= MicroWorlds JR =

MicroWorlds JR is a computer program using a simplified version of the Logo programming language to teach non-readers or early readers to program in Logo. It was first launched in 2004 by Logo Computer Systems, Inc. (LCSI), and as in their original line of MicroWorlds programs, the object on the screen begins as a turtle and can be controlled with basic commands to make it move. Differing from the Logo syntax developed by Seymour Papert and teams at MIT, MicroWorlds JR uses images to replace the command names, which are selected by the child to create turtle graphics. The turtle object can be given a variety of shapes that act as a costume for the turtle, and therefore lends itself to a variety of animations and creative stories and projects for younger students.

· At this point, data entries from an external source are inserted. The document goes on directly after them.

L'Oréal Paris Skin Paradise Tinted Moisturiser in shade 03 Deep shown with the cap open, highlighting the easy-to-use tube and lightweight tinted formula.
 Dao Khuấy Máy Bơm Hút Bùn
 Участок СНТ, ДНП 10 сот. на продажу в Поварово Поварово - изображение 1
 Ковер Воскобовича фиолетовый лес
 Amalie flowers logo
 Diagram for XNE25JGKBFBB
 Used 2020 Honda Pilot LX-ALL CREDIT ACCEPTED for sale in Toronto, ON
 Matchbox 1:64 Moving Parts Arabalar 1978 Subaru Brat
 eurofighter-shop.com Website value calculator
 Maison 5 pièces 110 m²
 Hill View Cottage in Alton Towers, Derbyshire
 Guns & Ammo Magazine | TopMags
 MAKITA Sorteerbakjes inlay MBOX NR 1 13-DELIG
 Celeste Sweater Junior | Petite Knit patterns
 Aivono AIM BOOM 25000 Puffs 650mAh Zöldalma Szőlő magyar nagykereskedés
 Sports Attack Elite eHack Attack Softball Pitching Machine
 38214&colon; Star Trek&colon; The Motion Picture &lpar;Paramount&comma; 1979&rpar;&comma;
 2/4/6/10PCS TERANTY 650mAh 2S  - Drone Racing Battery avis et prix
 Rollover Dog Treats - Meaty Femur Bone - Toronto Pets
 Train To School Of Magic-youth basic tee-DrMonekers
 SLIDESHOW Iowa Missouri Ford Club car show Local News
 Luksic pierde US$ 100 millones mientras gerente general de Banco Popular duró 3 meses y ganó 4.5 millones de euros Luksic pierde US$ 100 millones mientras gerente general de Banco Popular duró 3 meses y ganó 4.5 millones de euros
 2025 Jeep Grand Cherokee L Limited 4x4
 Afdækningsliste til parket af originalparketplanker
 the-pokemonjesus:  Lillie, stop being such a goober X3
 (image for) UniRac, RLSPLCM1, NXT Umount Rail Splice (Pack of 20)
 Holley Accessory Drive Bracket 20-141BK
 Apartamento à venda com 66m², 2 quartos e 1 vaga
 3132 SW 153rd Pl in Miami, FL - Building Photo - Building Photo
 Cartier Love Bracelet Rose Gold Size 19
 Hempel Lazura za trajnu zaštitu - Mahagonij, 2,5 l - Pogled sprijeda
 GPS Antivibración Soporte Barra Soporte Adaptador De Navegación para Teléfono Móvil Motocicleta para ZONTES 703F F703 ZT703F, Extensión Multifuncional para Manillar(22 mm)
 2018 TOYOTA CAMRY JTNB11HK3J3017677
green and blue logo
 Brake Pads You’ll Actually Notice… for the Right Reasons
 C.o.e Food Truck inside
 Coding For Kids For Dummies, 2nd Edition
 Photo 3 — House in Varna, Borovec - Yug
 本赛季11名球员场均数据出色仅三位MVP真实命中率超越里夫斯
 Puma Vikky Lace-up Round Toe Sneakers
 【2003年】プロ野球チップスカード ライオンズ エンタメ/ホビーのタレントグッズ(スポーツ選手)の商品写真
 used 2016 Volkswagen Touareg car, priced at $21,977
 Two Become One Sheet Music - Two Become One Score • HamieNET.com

==Constructionism and the Spirit of Logo==
Seymour Papert and Idit Harel have developed Constructionist learning theory, based upon the premise that children learn best by making things, not just by doing. Being involved in the creation of that which is new enables the teacher to join students as an authentic co-learner, thereby modelling the strategies of expert learners. Working through problems enhances a child's ability to see transfer in the knowledge they have acquired, and when creating with Logo much of the learning has to do with 'debugging' the programs to see intended results, as well as the understanding of what is relevant and efficient in deciphering and creating the code (Skillen, 2003).